Our solution, based on Bluetooth wristbands, was active only on worksites and had no ability to store PII. The data remained anonymous until someone reported a symptom, at which point GSK did a reverse database query and informed anyone who had been within six feet of the person in question over the past several days to test for COVID. Throughout the pandemic ­ and right down to this writing, since GSK has renewed its contract ever since due to the pandemic’s persistent variants – GSK has experienced no large outbreaks or shutdowns.

But what about privacy? Back in 2020, a BBC journalist asked me, “Isn’t this just a way for employers to track their employees?” The BBC’s report faithfully noted the efforts Microshare had made to avoid collecting PII. “While firms like Microshare aim to protect privacy, the truth is, we may have to accept some level of incursion, says Mr. Moran, as we accepted enhanced security measures following the 9/11 terrorist attacks, as a trade-off that is necessary to protect us,” its report said. But the headline writers couldn’t resist: “Coronavirus: How Much Does Your Boss Need to Know About You?”

As with all technologies, bad actors will misuse them or twist them into something they were not designed to be. Consider the automobile or the aircraft. Perhaps the CIA should have imagined that someone would weaponize Wilbur and Orville Wright’s technology into a devastating suicide weapon. The intelligence community’s failure of imagination was tragic, but it does not mean we should stop flying.

Similarly, I once worked closely with Dr. Nouriel Roubini, the infamous “Dr.
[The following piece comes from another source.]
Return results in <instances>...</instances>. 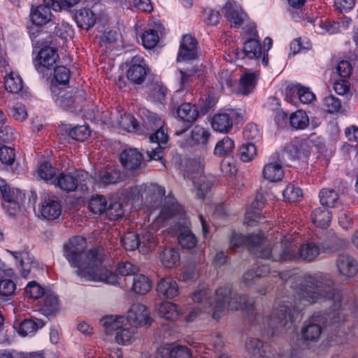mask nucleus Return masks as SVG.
<instances>
[{"label": "nucleus", "mask_w": 358, "mask_h": 358, "mask_svg": "<svg viewBox=\"0 0 358 358\" xmlns=\"http://www.w3.org/2000/svg\"><path fill=\"white\" fill-rule=\"evenodd\" d=\"M284 282L291 281L290 287L294 290V301L285 299L275 301L272 313L264 317L260 314L252 312L250 317H254V324L260 326L261 330L268 336H274L288 323H292L296 315L301 313L304 306L317 303L324 299L331 297L337 301L340 297L338 288L334 287L335 282L329 275L316 278L311 275H293L286 271L278 273Z\"/></svg>", "instance_id": "nucleus-1"}, {"label": "nucleus", "mask_w": 358, "mask_h": 358, "mask_svg": "<svg viewBox=\"0 0 358 358\" xmlns=\"http://www.w3.org/2000/svg\"><path fill=\"white\" fill-rule=\"evenodd\" d=\"M340 297L337 301L333 298L329 297L320 301L330 300L331 306L330 310L315 313L308 321H306L301 329L303 338L306 341L317 340L322 330V326L329 327L331 330L348 334V331L353 327L354 323L350 320L347 312L352 314L358 312V302L347 294L342 289H338Z\"/></svg>", "instance_id": "nucleus-2"}, {"label": "nucleus", "mask_w": 358, "mask_h": 358, "mask_svg": "<svg viewBox=\"0 0 358 358\" xmlns=\"http://www.w3.org/2000/svg\"><path fill=\"white\" fill-rule=\"evenodd\" d=\"M86 239L76 236L64 245L63 255L76 273L89 281H100L106 284H119V277L102 266L101 254L96 250H87Z\"/></svg>", "instance_id": "nucleus-3"}, {"label": "nucleus", "mask_w": 358, "mask_h": 358, "mask_svg": "<svg viewBox=\"0 0 358 358\" xmlns=\"http://www.w3.org/2000/svg\"><path fill=\"white\" fill-rule=\"evenodd\" d=\"M192 300L199 305L193 308L186 317L191 322L201 312L211 313L215 320L220 319L227 310H253L254 301L248 296L238 294L229 285L222 286L215 290V296L212 298L208 289H199L194 292Z\"/></svg>", "instance_id": "nucleus-4"}, {"label": "nucleus", "mask_w": 358, "mask_h": 358, "mask_svg": "<svg viewBox=\"0 0 358 358\" xmlns=\"http://www.w3.org/2000/svg\"><path fill=\"white\" fill-rule=\"evenodd\" d=\"M159 217L162 220L177 218V222L170 229L177 235L178 243L182 248L192 249L197 245L198 239L192 231L189 220L187 218L182 206L173 198H165Z\"/></svg>", "instance_id": "nucleus-5"}, {"label": "nucleus", "mask_w": 358, "mask_h": 358, "mask_svg": "<svg viewBox=\"0 0 358 358\" xmlns=\"http://www.w3.org/2000/svg\"><path fill=\"white\" fill-rule=\"evenodd\" d=\"M61 5L55 0H43V4L32 6L30 12V20L36 27L29 29V36L36 46L52 42V36L39 29V27L48 24L52 20L51 9L57 11L61 9Z\"/></svg>", "instance_id": "nucleus-6"}, {"label": "nucleus", "mask_w": 358, "mask_h": 358, "mask_svg": "<svg viewBox=\"0 0 358 358\" xmlns=\"http://www.w3.org/2000/svg\"><path fill=\"white\" fill-rule=\"evenodd\" d=\"M163 125V121L155 115H152L143 120L142 127L147 130L145 134L149 135L150 141L156 144V147L147 151L149 160H163L164 150L169 140L168 134L164 131Z\"/></svg>", "instance_id": "nucleus-7"}, {"label": "nucleus", "mask_w": 358, "mask_h": 358, "mask_svg": "<svg viewBox=\"0 0 358 358\" xmlns=\"http://www.w3.org/2000/svg\"><path fill=\"white\" fill-rule=\"evenodd\" d=\"M299 245L292 236L281 235L280 241L271 247L266 239V245L261 252V257L273 262L299 261Z\"/></svg>", "instance_id": "nucleus-8"}, {"label": "nucleus", "mask_w": 358, "mask_h": 358, "mask_svg": "<svg viewBox=\"0 0 358 358\" xmlns=\"http://www.w3.org/2000/svg\"><path fill=\"white\" fill-rule=\"evenodd\" d=\"M229 242L230 249L233 252H237L247 247L248 250L259 257H261V252L266 245V238L259 234L245 236L242 234L233 232Z\"/></svg>", "instance_id": "nucleus-9"}, {"label": "nucleus", "mask_w": 358, "mask_h": 358, "mask_svg": "<svg viewBox=\"0 0 358 358\" xmlns=\"http://www.w3.org/2000/svg\"><path fill=\"white\" fill-rule=\"evenodd\" d=\"M182 91H176L173 95L171 103L172 108L176 110L178 117L185 124L182 129L176 130V134L178 136L184 134L199 116V111L195 105H192L190 103H180L178 101V99L182 96Z\"/></svg>", "instance_id": "nucleus-10"}, {"label": "nucleus", "mask_w": 358, "mask_h": 358, "mask_svg": "<svg viewBox=\"0 0 358 358\" xmlns=\"http://www.w3.org/2000/svg\"><path fill=\"white\" fill-rule=\"evenodd\" d=\"M88 173L84 171L76 170L73 173H60L53 180V183L66 192L76 191L78 187L82 190L87 189Z\"/></svg>", "instance_id": "nucleus-11"}, {"label": "nucleus", "mask_w": 358, "mask_h": 358, "mask_svg": "<svg viewBox=\"0 0 358 358\" xmlns=\"http://www.w3.org/2000/svg\"><path fill=\"white\" fill-rule=\"evenodd\" d=\"M123 317L114 319L113 316H106L102 318L101 323L107 329L116 331L115 341L122 345L130 344L136 338V327H129L123 328L120 326L124 322Z\"/></svg>", "instance_id": "nucleus-12"}, {"label": "nucleus", "mask_w": 358, "mask_h": 358, "mask_svg": "<svg viewBox=\"0 0 358 358\" xmlns=\"http://www.w3.org/2000/svg\"><path fill=\"white\" fill-rule=\"evenodd\" d=\"M189 171L187 172V178L192 180L196 188V195L199 199H204L210 189L212 182L203 175V166L201 162L194 159L189 162Z\"/></svg>", "instance_id": "nucleus-13"}, {"label": "nucleus", "mask_w": 358, "mask_h": 358, "mask_svg": "<svg viewBox=\"0 0 358 358\" xmlns=\"http://www.w3.org/2000/svg\"><path fill=\"white\" fill-rule=\"evenodd\" d=\"M48 44L42 45L44 47L41 49L34 61V66L36 70L43 75H48L47 71L54 69L59 59L57 50L55 48L48 46Z\"/></svg>", "instance_id": "nucleus-14"}, {"label": "nucleus", "mask_w": 358, "mask_h": 358, "mask_svg": "<svg viewBox=\"0 0 358 358\" xmlns=\"http://www.w3.org/2000/svg\"><path fill=\"white\" fill-rule=\"evenodd\" d=\"M165 194V189L157 184L142 185L139 187H131L127 192V196L132 200L150 199L151 201L162 199Z\"/></svg>", "instance_id": "nucleus-15"}, {"label": "nucleus", "mask_w": 358, "mask_h": 358, "mask_svg": "<svg viewBox=\"0 0 358 358\" xmlns=\"http://www.w3.org/2000/svg\"><path fill=\"white\" fill-rule=\"evenodd\" d=\"M236 55L237 58L242 59L245 58L259 59L262 55V63L264 66H267L268 64V52L262 51V47L256 38L247 40L244 43L243 50H237Z\"/></svg>", "instance_id": "nucleus-16"}, {"label": "nucleus", "mask_w": 358, "mask_h": 358, "mask_svg": "<svg viewBox=\"0 0 358 358\" xmlns=\"http://www.w3.org/2000/svg\"><path fill=\"white\" fill-rule=\"evenodd\" d=\"M131 63L127 71V77L131 83L141 85L150 71L149 68L141 57H133Z\"/></svg>", "instance_id": "nucleus-17"}, {"label": "nucleus", "mask_w": 358, "mask_h": 358, "mask_svg": "<svg viewBox=\"0 0 358 358\" xmlns=\"http://www.w3.org/2000/svg\"><path fill=\"white\" fill-rule=\"evenodd\" d=\"M335 264L338 274L345 278H352L358 273V262L349 254H339Z\"/></svg>", "instance_id": "nucleus-18"}, {"label": "nucleus", "mask_w": 358, "mask_h": 358, "mask_svg": "<svg viewBox=\"0 0 358 358\" xmlns=\"http://www.w3.org/2000/svg\"><path fill=\"white\" fill-rule=\"evenodd\" d=\"M54 99L57 105L66 110H73L77 106L85 99V93L81 90L76 92L59 91L55 94Z\"/></svg>", "instance_id": "nucleus-19"}, {"label": "nucleus", "mask_w": 358, "mask_h": 358, "mask_svg": "<svg viewBox=\"0 0 358 358\" xmlns=\"http://www.w3.org/2000/svg\"><path fill=\"white\" fill-rule=\"evenodd\" d=\"M198 43L195 38L190 35H184L180 44L178 53V62H188L197 59Z\"/></svg>", "instance_id": "nucleus-20"}, {"label": "nucleus", "mask_w": 358, "mask_h": 358, "mask_svg": "<svg viewBox=\"0 0 358 358\" xmlns=\"http://www.w3.org/2000/svg\"><path fill=\"white\" fill-rule=\"evenodd\" d=\"M127 320L136 327L150 326L153 321L148 308L141 303L134 304L131 307Z\"/></svg>", "instance_id": "nucleus-21"}, {"label": "nucleus", "mask_w": 358, "mask_h": 358, "mask_svg": "<svg viewBox=\"0 0 358 358\" xmlns=\"http://www.w3.org/2000/svg\"><path fill=\"white\" fill-rule=\"evenodd\" d=\"M319 242L322 254H331L344 248L348 241L341 238L334 232H327L322 240Z\"/></svg>", "instance_id": "nucleus-22"}, {"label": "nucleus", "mask_w": 358, "mask_h": 358, "mask_svg": "<svg viewBox=\"0 0 358 358\" xmlns=\"http://www.w3.org/2000/svg\"><path fill=\"white\" fill-rule=\"evenodd\" d=\"M246 349L251 358H271L274 353L268 343L257 338H249L246 341Z\"/></svg>", "instance_id": "nucleus-23"}, {"label": "nucleus", "mask_w": 358, "mask_h": 358, "mask_svg": "<svg viewBox=\"0 0 358 358\" xmlns=\"http://www.w3.org/2000/svg\"><path fill=\"white\" fill-rule=\"evenodd\" d=\"M290 159L308 157L310 154V142L307 139L295 138L284 148Z\"/></svg>", "instance_id": "nucleus-24"}, {"label": "nucleus", "mask_w": 358, "mask_h": 358, "mask_svg": "<svg viewBox=\"0 0 358 358\" xmlns=\"http://www.w3.org/2000/svg\"><path fill=\"white\" fill-rule=\"evenodd\" d=\"M223 12L231 27H239L243 23L246 14L235 1H228L223 8Z\"/></svg>", "instance_id": "nucleus-25"}, {"label": "nucleus", "mask_w": 358, "mask_h": 358, "mask_svg": "<svg viewBox=\"0 0 358 358\" xmlns=\"http://www.w3.org/2000/svg\"><path fill=\"white\" fill-rule=\"evenodd\" d=\"M120 160L125 169L132 171L141 166L143 156L135 148H127L122 151Z\"/></svg>", "instance_id": "nucleus-26"}, {"label": "nucleus", "mask_w": 358, "mask_h": 358, "mask_svg": "<svg viewBox=\"0 0 358 358\" xmlns=\"http://www.w3.org/2000/svg\"><path fill=\"white\" fill-rule=\"evenodd\" d=\"M299 261L311 262L322 254L319 242L306 241L299 246Z\"/></svg>", "instance_id": "nucleus-27"}, {"label": "nucleus", "mask_w": 358, "mask_h": 358, "mask_svg": "<svg viewBox=\"0 0 358 358\" xmlns=\"http://www.w3.org/2000/svg\"><path fill=\"white\" fill-rule=\"evenodd\" d=\"M15 150L8 146L3 145L0 147V161L5 168L15 174H19L21 168L15 160Z\"/></svg>", "instance_id": "nucleus-28"}, {"label": "nucleus", "mask_w": 358, "mask_h": 358, "mask_svg": "<svg viewBox=\"0 0 358 358\" xmlns=\"http://www.w3.org/2000/svg\"><path fill=\"white\" fill-rule=\"evenodd\" d=\"M121 173L114 166H108L95 173L94 180L104 185L115 184L120 181Z\"/></svg>", "instance_id": "nucleus-29"}, {"label": "nucleus", "mask_w": 358, "mask_h": 358, "mask_svg": "<svg viewBox=\"0 0 358 358\" xmlns=\"http://www.w3.org/2000/svg\"><path fill=\"white\" fill-rule=\"evenodd\" d=\"M157 292L159 297L173 299L178 294V285L173 278H164L157 285Z\"/></svg>", "instance_id": "nucleus-30"}, {"label": "nucleus", "mask_w": 358, "mask_h": 358, "mask_svg": "<svg viewBox=\"0 0 358 358\" xmlns=\"http://www.w3.org/2000/svg\"><path fill=\"white\" fill-rule=\"evenodd\" d=\"M155 358H191V355L185 346H169L159 348Z\"/></svg>", "instance_id": "nucleus-31"}, {"label": "nucleus", "mask_w": 358, "mask_h": 358, "mask_svg": "<svg viewBox=\"0 0 358 358\" xmlns=\"http://www.w3.org/2000/svg\"><path fill=\"white\" fill-rule=\"evenodd\" d=\"M42 216L48 220H53L59 217L62 207L59 201L51 199H45L41 209Z\"/></svg>", "instance_id": "nucleus-32"}, {"label": "nucleus", "mask_w": 358, "mask_h": 358, "mask_svg": "<svg viewBox=\"0 0 358 358\" xmlns=\"http://www.w3.org/2000/svg\"><path fill=\"white\" fill-rule=\"evenodd\" d=\"M211 126L215 131L227 133L233 126L232 117L226 113L215 114L212 118Z\"/></svg>", "instance_id": "nucleus-33"}, {"label": "nucleus", "mask_w": 358, "mask_h": 358, "mask_svg": "<svg viewBox=\"0 0 358 358\" xmlns=\"http://www.w3.org/2000/svg\"><path fill=\"white\" fill-rule=\"evenodd\" d=\"M75 20L79 27L89 29L95 24L96 18L92 10L82 8L76 13Z\"/></svg>", "instance_id": "nucleus-34"}, {"label": "nucleus", "mask_w": 358, "mask_h": 358, "mask_svg": "<svg viewBox=\"0 0 358 358\" xmlns=\"http://www.w3.org/2000/svg\"><path fill=\"white\" fill-rule=\"evenodd\" d=\"M157 312L159 317L171 321L176 320L182 314L180 308L176 303L169 301L161 303Z\"/></svg>", "instance_id": "nucleus-35"}, {"label": "nucleus", "mask_w": 358, "mask_h": 358, "mask_svg": "<svg viewBox=\"0 0 358 358\" xmlns=\"http://www.w3.org/2000/svg\"><path fill=\"white\" fill-rule=\"evenodd\" d=\"M259 78L257 72H245L240 78V87L238 92L243 95H248L252 93L256 87Z\"/></svg>", "instance_id": "nucleus-36"}, {"label": "nucleus", "mask_w": 358, "mask_h": 358, "mask_svg": "<svg viewBox=\"0 0 358 358\" xmlns=\"http://www.w3.org/2000/svg\"><path fill=\"white\" fill-rule=\"evenodd\" d=\"M332 218L331 212L325 207H318L311 213V220L317 227L327 228Z\"/></svg>", "instance_id": "nucleus-37"}, {"label": "nucleus", "mask_w": 358, "mask_h": 358, "mask_svg": "<svg viewBox=\"0 0 358 358\" xmlns=\"http://www.w3.org/2000/svg\"><path fill=\"white\" fill-rule=\"evenodd\" d=\"M262 176L264 179L270 182H277L282 179L284 171L280 164L270 162L264 166L262 171Z\"/></svg>", "instance_id": "nucleus-38"}, {"label": "nucleus", "mask_w": 358, "mask_h": 358, "mask_svg": "<svg viewBox=\"0 0 358 358\" xmlns=\"http://www.w3.org/2000/svg\"><path fill=\"white\" fill-rule=\"evenodd\" d=\"M294 95L299 98V101L305 104L310 103L315 99V95L309 88L304 87L301 85H296L287 90V98L288 94Z\"/></svg>", "instance_id": "nucleus-39"}, {"label": "nucleus", "mask_w": 358, "mask_h": 358, "mask_svg": "<svg viewBox=\"0 0 358 358\" xmlns=\"http://www.w3.org/2000/svg\"><path fill=\"white\" fill-rule=\"evenodd\" d=\"M139 252L147 254L155 248L157 244L156 236L150 231H144L138 235Z\"/></svg>", "instance_id": "nucleus-40"}, {"label": "nucleus", "mask_w": 358, "mask_h": 358, "mask_svg": "<svg viewBox=\"0 0 358 358\" xmlns=\"http://www.w3.org/2000/svg\"><path fill=\"white\" fill-rule=\"evenodd\" d=\"M44 325L43 321L38 318L24 319L19 324L18 332L20 335L25 336L41 329Z\"/></svg>", "instance_id": "nucleus-41"}, {"label": "nucleus", "mask_w": 358, "mask_h": 358, "mask_svg": "<svg viewBox=\"0 0 358 358\" xmlns=\"http://www.w3.org/2000/svg\"><path fill=\"white\" fill-rule=\"evenodd\" d=\"M16 260H19L20 266L22 268V275L27 278L30 273L31 269L36 267V263L32 262L27 252H19L8 250Z\"/></svg>", "instance_id": "nucleus-42"}, {"label": "nucleus", "mask_w": 358, "mask_h": 358, "mask_svg": "<svg viewBox=\"0 0 358 358\" xmlns=\"http://www.w3.org/2000/svg\"><path fill=\"white\" fill-rule=\"evenodd\" d=\"M43 297L42 310L48 315L55 314L59 310V302L57 296L51 292H46Z\"/></svg>", "instance_id": "nucleus-43"}, {"label": "nucleus", "mask_w": 358, "mask_h": 358, "mask_svg": "<svg viewBox=\"0 0 358 358\" xmlns=\"http://www.w3.org/2000/svg\"><path fill=\"white\" fill-rule=\"evenodd\" d=\"M152 287L150 280L145 275H135L133 279L132 289L138 294H147Z\"/></svg>", "instance_id": "nucleus-44"}, {"label": "nucleus", "mask_w": 358, "mask_h": 358, "mask_svg": "<svg viewBox=\"0 0 358 358\" xmlns=\"http://www.w3.org/2000/svg\"><path fill=\"white\" fill-rule=\"evenodd\" d=\"M162 264L169 268L175 267L180 261L178 252L172 248H165L160 255Z\"/></svg>", "instance_id": "nucleus-45"}, {"label": "nucleus", "mask_w": 358, "mask_h": 358, "mask_svg": "<svg viewBox=\"0 0 358 358\" xmlns=\"http://www.w3.org/2000/svg\"><path fill=\"white\" fill-rule=\"evenodd\" d=\"M319 197L322 207L334 208L338 200V194L333 189L324 188L320 190Z\"/></svg>", "instance_id": "nucleus-46"}, {"label": "nucleus", "mask_w": 358, "mask_h": 358, "mask_svg": "<svg viewBox=\"0 0 358 358\" xmlns=\"http://www.w3.org/2000/svg\"><path fill=\"white\" fill-rule=\"evenodd\" d=\"M108 204V203L104 196L95 195L90 199L88 207L93 213L101 215L106 213Z\"/></svg>", "instance_id": "nucleus-47"}, {"label": "nucleus", "mask_w": 358, "mask_h": 358, "mask_svg": "<svg viewBox=\"0 0 358 358\" xmlns=\"http://www.w3.org/2000/svg\"><path fill=\"white\" fill-rule=\"evenodd\" d=\"M234 149V141L229 136H224L216 143L214 154L218 157H224L231 153Z\"/></svg>", "instance_id": "nucleus-48"}, {"label": "nucleus", "mask_w": 358, "mask_h": 358, "mask_svg": "<svg viewBox=\"0 0 358 358\" xmlns=\"http://www.w3.org/2000/svg\"><path fill=\"white\" fill-rule=\"evenodd\" d=\"M118 124L123 130L129 132H137L140 130L137 120L130 114L121 115L118 120Z\"/></svg>", "instance_id": "nucleus-49"}, {"label": "nucleus", "mask_w": 358, "mask_h": 358, "mask_svg": "<svg viewBox=\"0 0 358 358\" xmlns=\"http://www.w3.org/2000/svg\"><path fill=\"white\" fill-rule=\"evenodd\" d=\"M289 123L294 129H303L308 125L309 119L304 111L299 110L290 115Z\"/></svg>", "instance_id": "nucleus-50"}, {"label": "nucleus", "mask_w": 358, "mask_h": 358, "mask_svg": "<svg viewBox=\"0 0 358 358\" xmlns=\"http://www.w3.org/2000/svg\"><path fill=\"white\" fill-rule=\"evenodd\" d=\"M4 85L6 90L11 93H18L23 87L20 76L13 73L5 78Z\"/></svg>", "instance_id": "nucleus-51"}, {"label": "nucleus", "mask_w": 358, "mask_h": 358, "mask_svg": "<svg viewBox=\"0 0 358 358\" xmlns=\"http://www.w3.org/2000/svg\"><path fill=\"white\" fill-rule=\"evenodd\" d=\"M210 132L200 126H195L191 133V140L198 145H206L208 143Z\"/></svg>", "instance_id": "nucleus-52"}, {"label": "nucleus", "mask_w": 358, "mask_h": 358, "mask_svg": "<svg viewBox=\"0 0 358 358\" xmlns=\"http://www.w3.org/2000/svg\"><path fill=\"white\" fill-rule=\"evenodd\" d=\"M38 176L51 184L53 183L54 179L56 178L57 169L53 167L49 162H43L38 169Z\"/></svg>", "instance_id": "nucleus-53"}, {"label": "nucleus", "mask_w": 358, "mask_h": 358, "mask_svg": "<svg viewBox=\"0 0 358 358\" xmlns=\"http://www.w3.org/2000/svg\"><path fill=\"white\" fill-rule=\"evenodd\" d=\"M148 94L153 101L163 103L166 96V88L159 83H152L148 87Z\"/></svg>", "instance_id": "nucleus-54"}, {"label": "nucleus", "mask_w": 358, "mask_h": 358, "mask_svg": "<svg viewBox=\"0 0 358 358\" xmlns=\"http://www.w3.org/2000/svg\"><path fill=\"white\" fill-rule=\"evenodd\" d=\"M239 157L243 162L253 160L257 155V148L252 142L243 143L239 148Z\"/></svg>", "instance_id": "nucleus-55"}, {"label": "nucleus", "mask_w": 358, "mask_h": 358, "mask_svg": "<svg viewBox=\"0 0 358 358\" xmlns=\"http://www.w3.org/2000/svg\"><path fill=\"white\" fill-rule=\"evenodd\" d=\"M123 206L118 201H110L108 204L106 214L108 219L111 221H115L122 217L124 215Z\"/></svg>", "instance_id": "nucleus-56"}, {"label": "nucleus", "mask_w": 358, "mask_h": 358, "mask_svg": "<svg viewBox=\"0 0 358 358\" xmlns=\"http://www.w3.org/2000/svg\"><path fill=\"white\" fill-rule=\"evenodd\" d=\"M323 105L329 113H338L342 108L341 101L331 94L324 97Z\"/></svg>", "instance_id": "nucleus-57"}, {"label": "nucleus", "mask_w": 358, "mask_h": 358, "mask_svg": "<svg viewBox=\"0 0 358 358\" xmlns=\"http://www.w3.org/2000/svg\"><path fill=\"white\" fill-rule=\"evenodd\" d=\"M284 199L289 203L299 201L302 197V190L292 184L287 185L282 192Z\"/></svg>", "instance_id": "nucleus-58"}, {"label": "nucleus", "mask_w": 358, "mask_h": 358, "mask_svg": "<svg viewBox=\"0 0 358 358\" xmlns=\"http://www.w3.org/2000/svg\"><path fill=\"white\" fill-rule=\"evenodd\" d=\"M121 243L126 250H139L138 234L128 232L121 238Z\"/></svg>", "instance_id": "nucleus-59"}, {"label": "nucleus", "mask_w": 358, "mask_h": 358, "mask_svg": "<svg viewBox=\"0 0 358 358\" xmlns=\"http://www.w3.org/2000/svg\"><path fill=\"white\" fill-rule=\"evenodd\" d=\"M141 40L143 45L145 48H154L159 42L158 33L152 29H148L143 34Z\"/></svg>", "instance_id": "nucleus-60"}, {"label": "nucleus", "mask_w": 358, "mask_h": 358, "mask_svg": "<svg viewBox=\"0 0 358 358\" xmlns=\"http://www.w3.org/2000/svg\"><path fill=\"white\" fill-rule=\"evenodd\" d=\"M71 78V71L64 66H57L54 69V78L60 85L69 83Z\"/></svg>", "instance_id": "nucleus-61"}, {"label": "nucleus", "mask_w": 358, "mask_h": 358, "mask_svg": "<svg viewBox=\"0 0 358 358\" xmlns=\"http://www.w3.org/2000/svg\"><path fill=\"white\" fill-rule=\"evenodd\" d=\"M69 136L72 139L83 142L90 136V131L85 125L76 126L70 130Z\"/></svg>", "instance_id": "nucleus-62"}, {"label": "nucleus", "mask_w": 358, "mask_h": 358, "mask_svg": "<svg viewBox=\"0 0 358 358\" xmlns=\"http://www.w3.org/2000/svg\"><path fill=\"white\" fill-rule=\"evenodd\" d=\"M263 218L261 210L254 206L253 208H249L245 215V223L250 226H253L259 222Z\"/></svg>", "instance_id": "nucleus-63"}, {"label": "nucleus", "mask_w": 358, "mask_h": 358, "mask_svg": "<svg viewBox=\"0 0 358 358\" xmlns=\"http://www.w3.org/2000/svg\"><path fill=\"white\" fill-rule=\"evenodd\" d=\"M25 293L29 298L39 299L43 296L46 292H45L44 289L36 282L31 281L27 285Z\"/></svg>", "instance_id": "nucleus-64"}]
</instances>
Doom” of CNBC fame who won that moniker by predicting the 2008 financial crisis during the booming years that preceded it. I was in a New York taxi with Nouriel one day when we heard the news that Google was developing a “self-driving car.” Nouriel, with a wry smile, turned to me and said, “Self-driving car bomb.” He was right, of course. We humans can make a weapon out of anything – a stone, a butter knife, love or an iPhone. But I’m still inclined to think our ingenuity, better natures and instinct for survival will prevail.